- _Raw data_
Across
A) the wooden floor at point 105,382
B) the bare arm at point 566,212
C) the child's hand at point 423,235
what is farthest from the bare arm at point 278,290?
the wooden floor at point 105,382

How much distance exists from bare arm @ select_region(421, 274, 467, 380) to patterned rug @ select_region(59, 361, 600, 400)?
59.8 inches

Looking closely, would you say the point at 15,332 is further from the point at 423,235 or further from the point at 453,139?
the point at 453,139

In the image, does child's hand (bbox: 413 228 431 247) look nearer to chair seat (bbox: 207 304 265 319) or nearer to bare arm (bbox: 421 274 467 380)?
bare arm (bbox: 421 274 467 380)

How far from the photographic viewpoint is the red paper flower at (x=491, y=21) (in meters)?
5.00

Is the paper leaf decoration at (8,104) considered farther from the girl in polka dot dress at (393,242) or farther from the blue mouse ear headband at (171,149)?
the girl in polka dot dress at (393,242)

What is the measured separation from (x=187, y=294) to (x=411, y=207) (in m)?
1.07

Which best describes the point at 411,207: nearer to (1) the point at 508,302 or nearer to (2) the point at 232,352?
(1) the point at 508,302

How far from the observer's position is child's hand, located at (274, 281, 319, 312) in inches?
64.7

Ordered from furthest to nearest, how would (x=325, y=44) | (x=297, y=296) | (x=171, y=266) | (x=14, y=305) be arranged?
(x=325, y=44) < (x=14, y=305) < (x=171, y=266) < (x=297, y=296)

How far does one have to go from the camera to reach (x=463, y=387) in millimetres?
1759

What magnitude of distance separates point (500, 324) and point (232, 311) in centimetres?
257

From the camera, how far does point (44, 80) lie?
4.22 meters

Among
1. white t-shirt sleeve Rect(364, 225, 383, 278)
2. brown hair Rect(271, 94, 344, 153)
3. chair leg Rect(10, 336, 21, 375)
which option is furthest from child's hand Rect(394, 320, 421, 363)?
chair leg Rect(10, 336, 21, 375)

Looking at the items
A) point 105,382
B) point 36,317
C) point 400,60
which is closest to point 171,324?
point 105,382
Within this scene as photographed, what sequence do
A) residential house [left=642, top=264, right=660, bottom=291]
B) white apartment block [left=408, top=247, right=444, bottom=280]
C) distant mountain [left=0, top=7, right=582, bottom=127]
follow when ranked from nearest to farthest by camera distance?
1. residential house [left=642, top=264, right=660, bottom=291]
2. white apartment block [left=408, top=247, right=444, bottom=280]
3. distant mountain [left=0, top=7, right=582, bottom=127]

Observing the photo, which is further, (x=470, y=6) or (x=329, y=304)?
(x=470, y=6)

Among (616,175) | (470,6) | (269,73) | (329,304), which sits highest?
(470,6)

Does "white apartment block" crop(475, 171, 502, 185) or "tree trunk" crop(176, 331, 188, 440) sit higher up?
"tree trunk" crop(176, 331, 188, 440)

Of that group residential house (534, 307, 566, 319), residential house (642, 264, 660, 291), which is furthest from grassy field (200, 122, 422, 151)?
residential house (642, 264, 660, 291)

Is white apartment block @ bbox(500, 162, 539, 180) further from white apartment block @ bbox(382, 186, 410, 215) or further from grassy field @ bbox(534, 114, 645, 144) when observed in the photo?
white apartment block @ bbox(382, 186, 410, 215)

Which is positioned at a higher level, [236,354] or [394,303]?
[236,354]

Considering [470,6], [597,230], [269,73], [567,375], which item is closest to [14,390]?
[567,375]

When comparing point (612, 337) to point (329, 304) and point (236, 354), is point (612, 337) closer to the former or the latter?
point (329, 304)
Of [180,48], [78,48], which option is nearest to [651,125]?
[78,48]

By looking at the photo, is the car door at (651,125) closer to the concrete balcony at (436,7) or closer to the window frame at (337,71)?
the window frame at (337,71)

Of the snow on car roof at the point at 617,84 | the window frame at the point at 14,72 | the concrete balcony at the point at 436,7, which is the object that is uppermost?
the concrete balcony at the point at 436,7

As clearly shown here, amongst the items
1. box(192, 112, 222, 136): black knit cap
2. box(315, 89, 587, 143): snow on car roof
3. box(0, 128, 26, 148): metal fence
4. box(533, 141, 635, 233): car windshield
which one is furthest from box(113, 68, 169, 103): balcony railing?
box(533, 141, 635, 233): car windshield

- _Aim of the task_
Rewrite all of the records above, replacing "child's hand" with "small hand" wherever it occurs and leaving everything else unchanged.

- _Written solution_
Across
A) the wooden floor at point 105,382
B) the bare arm at point 566,212
C) the small hand at point 423,235
what is farthest from the bare arm at point 278,290?
the wooden floor at point 105,382

How much distance exists from bare arm @ select_region(421, 274, 467, 380) to patterned rug @ select_region(59, 361, 600, 400)?
59.8 inches

Looking closely, would you say the point at 15,332 is further from the point at 423,235 or further from the point at 453,139?
the point at 453,139

In the image, does small hand (bbox: 413 228 431 247) look nearer to chair seat (bbox: 207 304 265 319) or nearer to bare arm (bbox: 421 274 467 380)?
bare arm (bbox: 421 274 467 380)

How far from the photographic viewpoint is the red paper flower at (x=491, y=21) (in meters)?
5.00

Is the paper leaf decoration at (8,104) considered farther from the girl in polka dot dress at (393,242) or farther from the blue mouse ear headband at (171,149)?
the girl in polka dot dress at (393,242)

What is the measured separation from (x=187, y=294) to (x=411, y=207) (in m)?
1.07

Which best describes the point at 411,207: nearer to (1) the point at 508,302 or nearer to (2) the point at 232,352?
(1) the point at 508,302

How far from the observer's position is small hand, located at (274, 281, 319, 312) in inches?
64.7

Ordered from furthest to nearest, how would (x=325, y=44) | (x=297, y=296) | (x=171, y=266) | (x=14, y=305) be arranged?
(x=325, y=44) < (x=14, y=305) < (x=171, y=266) < (x=297, y=296)

How far does one have to go from the camera to reach (x=463, y=387) in millimetres?
1759

What magnitude of distance separates point (500, 324) and point (232, 311) in centimetres?
257

From the camera, how far does point (44, 80) lie?
4.22 meters

Among
1. white t-shirt sleeve Rect(364, 225, 383, 278)
2. brown hair Rect(271, 94, 344, 153)
3. chair leg Rect(10, 336, 21, 375)
which option is furthest from small hand Rect(394, 320, 421, 363)?
chair leg Rect(10, 336, 21, 375)

Looking at the items
A) point 105,382
B) point 36,317
C) point 400,60
which is closest to point 171,324?
point 105,382
Within this scene as photographed, what sequence do
A) residential house [left=642, top=264, right=660, bottom=291]
B) white apartment block [left=408, top=247, right=444, bottom=280]
C) distant mountain [left=0, top=7, right=582, bottom=127]
follow when ranked from nearest to farthest by camera distance?
1. residential house [left=642, top=264, right=660, bottom=291]
2. white apartment block [left=408, top=247, right=444, bottom=280]
3. distant mountain [left=0, top=7, right=582, bottom=127]

Observing the photo, which is further, (x=470, y=6) or (x=329, y=304)?
(x=470, y=6)

Among (616,175) | (470,6) | (269,73) | (329,304), which sits highest?
(470,6)

Does "white apartment block" crop(475, 171, 502, 185) or "tree trunk" crop(176, 331, 188, 440) sit higher up?
"tree trunk" crop(176, 331, 188, 440)

Of that group residential house (534, 307, 566, 319), residential house (642, 264, 660, 291), which is furthest from grassy field (200, 122, 422, 151)?
residential house (642, 264, 660, 291)

Is white apartment block @ bbox(500, 162, 539, 180) further from white apartment block @ bbox(382, 186, 410, 215) or further from grassy field @ bbox(534, 114, 645, 144) when observed in the photo?
white apartment block @ bbox(382, 186, 410, 215)

Which is positioned at a higher level, [236,354] or [394,303]?
[236,354]

Considering [470,6], [597,230], [269,73], [567,375], which item is closest to [14,390]?
[567,375]

When comparing point (612, 337) to point (329, 304) and point (236, 354), is point (612, 337) closer to the former or the latter?
point (329, 304)
Of [180,48], [78,48], which option is nearest to [651,125]?
[78,48]

By looking at the photo, is the car door at (651,125) closer to the concrete balcony at (436,7) or closer to the window frame at (337,71)?
the window frame at (337,71)

Of the snow on car roof at the point at 617,84 | the window frame at the point at 14,72 | the concrete balcony at the point at 436,7, which is the object that is uppermost?
the concrete balcony at the point at 436,7

As clearly shown here, amongst the items
1. box(192, 112, 222, 136): black knit cap
2. box(315, 89, 587, 143): snow on car roof
3. box(0, 128, 26, 148): metal fence
4. box(533, 141, 635, 233): car windshield
which one is furthest from box(113, 68, 169, 103): balcony railing?
box(533, 141, 635, 233): car windshield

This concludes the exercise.